— Begin Data for this task —

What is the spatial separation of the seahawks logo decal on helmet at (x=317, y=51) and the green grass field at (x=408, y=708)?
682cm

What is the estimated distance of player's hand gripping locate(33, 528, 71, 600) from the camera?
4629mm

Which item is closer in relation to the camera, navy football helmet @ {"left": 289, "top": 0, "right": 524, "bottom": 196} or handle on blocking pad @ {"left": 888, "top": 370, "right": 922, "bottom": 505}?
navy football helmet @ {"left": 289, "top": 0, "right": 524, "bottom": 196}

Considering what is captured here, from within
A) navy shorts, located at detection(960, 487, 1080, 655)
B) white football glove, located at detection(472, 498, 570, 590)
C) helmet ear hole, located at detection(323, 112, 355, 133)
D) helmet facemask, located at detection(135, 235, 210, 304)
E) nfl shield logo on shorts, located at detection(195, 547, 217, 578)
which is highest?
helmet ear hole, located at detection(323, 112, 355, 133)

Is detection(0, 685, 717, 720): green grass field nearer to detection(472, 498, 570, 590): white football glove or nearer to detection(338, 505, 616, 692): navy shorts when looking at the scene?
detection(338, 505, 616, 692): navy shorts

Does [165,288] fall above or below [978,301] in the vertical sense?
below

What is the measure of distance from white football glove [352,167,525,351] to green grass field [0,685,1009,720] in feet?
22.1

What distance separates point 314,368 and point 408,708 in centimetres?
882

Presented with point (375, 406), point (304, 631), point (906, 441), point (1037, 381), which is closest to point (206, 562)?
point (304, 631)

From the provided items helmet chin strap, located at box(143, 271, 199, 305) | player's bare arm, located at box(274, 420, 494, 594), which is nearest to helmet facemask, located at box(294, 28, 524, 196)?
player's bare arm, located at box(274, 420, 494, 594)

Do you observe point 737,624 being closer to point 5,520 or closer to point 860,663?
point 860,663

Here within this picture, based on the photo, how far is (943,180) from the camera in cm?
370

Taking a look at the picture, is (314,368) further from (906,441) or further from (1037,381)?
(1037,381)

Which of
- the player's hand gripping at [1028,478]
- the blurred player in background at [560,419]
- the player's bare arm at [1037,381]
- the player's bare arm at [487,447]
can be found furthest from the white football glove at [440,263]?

— End Data for this task —

| Given task |
Write out all the records above again, putting "turf field" in place of "green grass field" every time it appears and leaving everything else as it is.

| Right answer |
What is the spatial separation of the seahawks logo decal on helmet at (x=317, y=51) and the turf field at (x=408, y=708)?
682cm

What is the estimated distance of player's hand gripping locate(33, 528, 71, 600) from the camera?
4629mm

Which item is closer in relation to the camera, navy football helmet @ {"left": 289, "top": 0, "right": 524, "bottom": 196} or handle on blocking pad @ {"left": 888, "top": 370, "right": 922, "bottom": 505}?
navy football helmet @ {"left": 289, "top": 0, "right": 524, "bottom": 196}

Considering what is captured here, from within
A) navy shorts, located at detection(960, 487, 1080, 655)
B) white football glove, located at detection(472, 498, 570, 590)
C) helmet ear hole, located at detection(323, 112, 355, 133)
D) helmet facemask, located at detection(135, 235, 210, 304)
E) nfl shield logo on shorts, located at detection(195, 547, 217, 578)
which is highest?
helmet ear hole, located at detection(323, 112, 355, 133)

Is detection(0, 685, 717, 720): turf field nearer to detection(472, 498, 570, 590): white football glove or nearer to detection(338, 505, 616, 692): navy shorts when looking at the scene?
detection(338, 505, 616, 692): navy shorts

Does [165,288] fall above or below [978,301] in the vertical sense?
below

What is the measure of distance from white football glove [352,167,525,351] to turf field [0,685,1009,720] in feet?
22.1

What distance separates point 314,368 and point 408,708 in centimetres?
882

Presented with point (375, 406), point (304, 631), point (906, 441), point (1037, 381), which is closest to point (206, 562)?
point (304, 631)

From the provided items helmet chin strap, located at box(143, 271, 199, 305) | player's bare arm, located at box(274, 420, 494, 594), which is nearest to helmet facemask, located at box(294, 28, 524, 196)?
player's bare arm, located at box(274, 420, 494, 594)

Do you observe point 737,624 being closer to point 5,520 or closer to point 860,663?
point 860,663

Here within this picture, based on the photo, how far is (943,180) from the camera in cm?
370

Taking a look at the picture, is (314,368) further from (906,441) or further from (1037,381)?
(1037,381)

Which of
- the player's hand gripping at [1028,478]
- the blurred player in background at [560,419]
- the player's bare arm at [1037,381]
- the player's bare arm at [487,447]
can be found furthest from the white football glove at [440,263]?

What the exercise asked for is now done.